Obviously, there is a different understanding of the right or wrong to use force against minors. I observed a similar behavior in Cambodia. Whoever is older, taller, stronger displays this superiority by going for the younger, smaller, weaker.

If I see a child in the streets, a puppy or even a kidden—a creature that might not be able to fend for itself—my inbred “mother instinct” takes over screaming “protect”!

So, what is the right thing to do? Interfere? Turn a blind eye? What proved to work in my encounters is to stop and stare them down. Just as the guy’s hand moved over to get the stick our eyes met and he reconsidered. Why? Because I’m white? Because somebody did stare after all? Who knows.

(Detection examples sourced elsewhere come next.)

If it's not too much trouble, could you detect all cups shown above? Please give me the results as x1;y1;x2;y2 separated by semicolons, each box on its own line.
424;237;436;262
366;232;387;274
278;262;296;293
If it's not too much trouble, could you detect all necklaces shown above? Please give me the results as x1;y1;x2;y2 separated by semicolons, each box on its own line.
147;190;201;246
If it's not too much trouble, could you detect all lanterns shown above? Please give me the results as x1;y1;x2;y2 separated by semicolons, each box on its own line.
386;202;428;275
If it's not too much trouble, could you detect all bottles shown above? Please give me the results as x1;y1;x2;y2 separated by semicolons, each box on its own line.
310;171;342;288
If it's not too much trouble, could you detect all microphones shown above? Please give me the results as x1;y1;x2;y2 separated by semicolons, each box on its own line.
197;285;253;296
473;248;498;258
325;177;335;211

Knowing my staring prevented that 3 year old boy from being slapped does not leave me with a sense of heroism. It rather triggered that puzzling question how much our environment influences our human instincts which I always believed are the same across the continents. I guess that is what Malcolm Gladwell in his book “The Tipping Point” describes as the ‘power of context’.

Wednesday, March 17, 2010

The hidden language barrier


The goal of communication is to convey a message between a sender and a receiver. Communication is successful if the message is understood by the receiver in the way the sender meant it to be understood. Our individual background, knowledge, experience and culture greatly influences the process of sending and receiving, the act of decoding and encoding. If we take communication across borders, things get tricky.

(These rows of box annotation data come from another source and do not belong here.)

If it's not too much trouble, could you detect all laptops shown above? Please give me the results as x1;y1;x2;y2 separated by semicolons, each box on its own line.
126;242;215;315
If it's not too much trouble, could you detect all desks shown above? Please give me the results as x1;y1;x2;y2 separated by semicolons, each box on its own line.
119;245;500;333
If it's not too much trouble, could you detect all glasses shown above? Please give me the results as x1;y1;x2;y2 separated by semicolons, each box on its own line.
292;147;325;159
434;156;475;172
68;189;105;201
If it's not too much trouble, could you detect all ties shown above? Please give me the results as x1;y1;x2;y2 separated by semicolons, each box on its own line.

When I used to work in Cambodia, I was consciously aware of the language barrier, which literally built a wall between the Khmer people and me and vice versa. Not speaking Khmer beyond polite greeting formalities, I was able to gauge the limits of conveying or receiving a message. My Cambodia experience was a classic demonstration of an obvious language barrier.


Fast forward to the Philippines. English and Tagalog are official languages besides 171 other spoken local languages. Most Filipinos speak an accent free American-influenced English, especially in the cities. This is one of the reasons for the call centre industry to boom, and my own Tagalog skills to still hover around a taxicab chitchat level.

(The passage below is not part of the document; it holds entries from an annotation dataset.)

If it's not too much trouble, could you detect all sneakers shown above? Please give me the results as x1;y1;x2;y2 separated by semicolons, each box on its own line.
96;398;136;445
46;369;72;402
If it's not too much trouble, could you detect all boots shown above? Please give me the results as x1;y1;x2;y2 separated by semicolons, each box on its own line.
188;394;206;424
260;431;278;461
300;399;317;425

However, speaking the same language does not automatically mean to communicate or to be understood. This takes the language barrier from a linguistic level to conceptual level. Within the past almost 4 years, I have learned my fair share of dealing with what I call a “hidden language barrier”.


The widespread use of the English language in the Philippines often lures me into believing that the message I try to convey in English is understood the way I intend. Needless to say, the first months living in the Philippines were marked by frustrating communication errors. No matter what I said, it seemed I could not make myself understood. It puzzled me because obviously we spoke the same language. Just when I was about to make peace with this status quo it dawned on me. It was not the Filipinos who did not understand me. I was the one who did not use the right “language” to deliver my message properly.


What sounds oh so logically in retrospect, was a long process of realization. The next challenge was to adjust my messages to the Filipino context.


This meant, in the first place, to get rid of all my assumptions and expectations I would place into a statement. I would not expect my counterpart to “read my mind”; meaning to assume he or she would share the same background or experiences I draw from, when talking about a given subject.


Secondly, I tried to stay away from sarcasm (which works well with certain friends back home and here, but not in general), jokes (which might not be considered funny around here) and cultural references that are hard to follow. All this, being culturally sensitive, seems very logical. However, it is hard to be sensitive if the pitfalls camouflage well in a universal language and Western habits.


Last but not least, I adjusted to the hardly ever direct communication, especially when it comes to yes/no questions.


Now that I am past the frustration and know how to communicate properly the doors for interesting conversations open left and right. Language is just as much a part of our culture as a society’s history and customs. It is well worth studying it, too!